問われる内容 =>
1 > 掲載文によると、アームストロングが結成当初に活動していたときのコンビ名は何か。
2 > 掲載文で、アームストロングのコントに描かれる日常の風景として挙げられているものをすべて挙げてください。
3 > 次の(a)〜(c)が掲載文の内容と一致するかどうか、それぞれ「はい」か「いいえ」で答え、根拠となる本文の語句を引用せよ。
(a) 安村昇剛と栗山直人は北海道出身である。
(b) コンビ名の名付け親は同期の“ものいい”である。
(c) 『会員限定』というコントは『アームストロングLIVE 2009』に収録されている。

掲載文 =>
§

『アームストロングLIVE2009』
アームストロングLIVE2009 [DVD] (2009/11/18) アームストロング 商品詳細を見る |
オシャレでクールでカッコイイ。およそ芸人らしからぬフレーズだが、そんな言葉が彼らにはよく似合う。そんな芸人なんて、どうせろくでもないに決まっている……と決めつけつつもネタを観ると、これがなかなかどうして面白いし、やっぱりなんだかカッコイイ。おかしい。芸人というのは、社会に馴染めないような落ちこぼれたちが、最後の最後に選択するような仕事だった筈なのに、どうしてこんなにカッコイイ芸人が出てきてしまったのだろう。これも、時代なのだろうか。
そんな彼ら……アームストロングは、北海道出身の安村昇剛と栗山直人の幼馴染コンビだ。NSC東京の第六期生で、同期には“ものいい”がいる。結成当初はシベリアンハスキーというコンビ名で活動していたが、後に現在の名前に改名する。なお、このコンビ名の名付け親は、同郷で事務所の先輩にあたるペナルティのワッキーだそう。いい名前つけてもらったなあ。
アームストロングのコントは、とてつもなく“日常的”だ。マラソン大会を前に張り切る男子生徒、深夜のコンビニでバイトをしている若者、補欠だけど一生懸命頑張ろうとする女子バレー部……さりげない日常の中にある風景を切り取り、決して無理にその風景をコント色に染めることなく、あくまでも流れ行く日常の風景を維持したまま、そこに彼らなりの笑いのエッセンスをばら撒いていく。アームストロングは、そんな自然な日常的世界を生み出す能力がバツグンに長けている。
とはいえ、それ以外のネタがダメなのかというと、そういうこともない。例えばショートネタもイケる。「爆笑レッドカーペット」で披露しているOLコントの様に、一言ネタを混ぜたスタイルのコントもまた、高く評価されている。その浸透度は既に高く、「ちょっとー、こっち来て」とユニゾンする姿だけで、歓声が上がるほど。
一方で、若手芸人らしさを感じさせる、何の意味もないくっだらないコントなんかも演じたりする。先日リリースされた『アームストロングLIVE 2009』に収録されている『会員限定』というコントを観て、本当にこの人たちは単なるバカなんじゃないかと思ってしまった。いや、たぶんバカなんだろうけど。でも、いいバカだ。

§

[記録データ]
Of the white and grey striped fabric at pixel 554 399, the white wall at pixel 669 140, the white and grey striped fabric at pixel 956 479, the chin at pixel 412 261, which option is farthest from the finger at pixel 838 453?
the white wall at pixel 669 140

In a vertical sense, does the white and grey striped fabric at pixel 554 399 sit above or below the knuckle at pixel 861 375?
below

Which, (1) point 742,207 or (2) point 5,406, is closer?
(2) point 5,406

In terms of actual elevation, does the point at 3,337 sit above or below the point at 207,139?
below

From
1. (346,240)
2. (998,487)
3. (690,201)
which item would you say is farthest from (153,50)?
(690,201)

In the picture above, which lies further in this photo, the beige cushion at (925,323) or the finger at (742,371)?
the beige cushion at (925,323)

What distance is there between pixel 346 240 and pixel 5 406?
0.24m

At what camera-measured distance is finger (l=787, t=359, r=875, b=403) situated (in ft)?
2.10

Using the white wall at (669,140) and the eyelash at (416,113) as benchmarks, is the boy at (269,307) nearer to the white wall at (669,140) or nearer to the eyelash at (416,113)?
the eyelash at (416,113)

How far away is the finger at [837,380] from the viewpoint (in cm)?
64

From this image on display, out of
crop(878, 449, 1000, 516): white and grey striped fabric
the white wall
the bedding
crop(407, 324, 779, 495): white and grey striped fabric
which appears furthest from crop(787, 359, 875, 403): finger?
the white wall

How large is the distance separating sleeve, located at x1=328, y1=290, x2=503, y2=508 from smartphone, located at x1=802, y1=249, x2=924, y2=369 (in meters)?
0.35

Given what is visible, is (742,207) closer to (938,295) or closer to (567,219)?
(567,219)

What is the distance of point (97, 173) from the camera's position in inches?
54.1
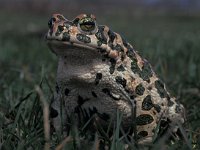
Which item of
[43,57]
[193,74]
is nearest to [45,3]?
[43,57]

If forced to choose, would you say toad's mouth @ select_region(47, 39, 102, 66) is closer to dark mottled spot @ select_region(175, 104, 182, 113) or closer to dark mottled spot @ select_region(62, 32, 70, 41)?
dark mottled spot @ select_region(62, 32, 70, 41)

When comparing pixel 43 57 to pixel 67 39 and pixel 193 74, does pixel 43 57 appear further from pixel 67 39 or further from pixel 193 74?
pixel 67 39

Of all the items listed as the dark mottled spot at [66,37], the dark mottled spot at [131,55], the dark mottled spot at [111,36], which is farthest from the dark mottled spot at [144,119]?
the dark mottled spot at [66,37]

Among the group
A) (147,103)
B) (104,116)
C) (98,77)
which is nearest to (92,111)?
(104,116)

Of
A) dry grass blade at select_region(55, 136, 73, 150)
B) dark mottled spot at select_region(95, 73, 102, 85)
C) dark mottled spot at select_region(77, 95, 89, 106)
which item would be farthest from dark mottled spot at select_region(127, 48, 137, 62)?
dry grass blade at select_region(55, 136, 73, 150)

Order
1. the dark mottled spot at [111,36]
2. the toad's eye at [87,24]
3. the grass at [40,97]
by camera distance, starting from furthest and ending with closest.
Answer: the dark mottled spot at [111,36] → the toad's eye at [87,24] → the grass at [40,97]

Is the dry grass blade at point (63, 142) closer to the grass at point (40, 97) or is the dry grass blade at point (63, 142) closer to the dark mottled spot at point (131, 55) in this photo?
the grass at point (40, 97)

§

解答一覧 =>
1 > シベリアンハスキー

2 >
- マラソン大会を前に張り切る男子生徒
- 深夜のコンビニでバイトをしている若者
- 補欠だけど一生懸命頑張ろうとする女子バレー部

3 >
(a) はい。「北海道出身の安村昇剛と栗山直人の幼馴染コンビだ」
(b) いいえ。「このコンビ名の名付け親は、同郷で事務所の先輩にあたるペナルティのワッキーだそう」
(c) はい。「『アームストロングLIVE 2009』に収録されている『会員限定』というコント」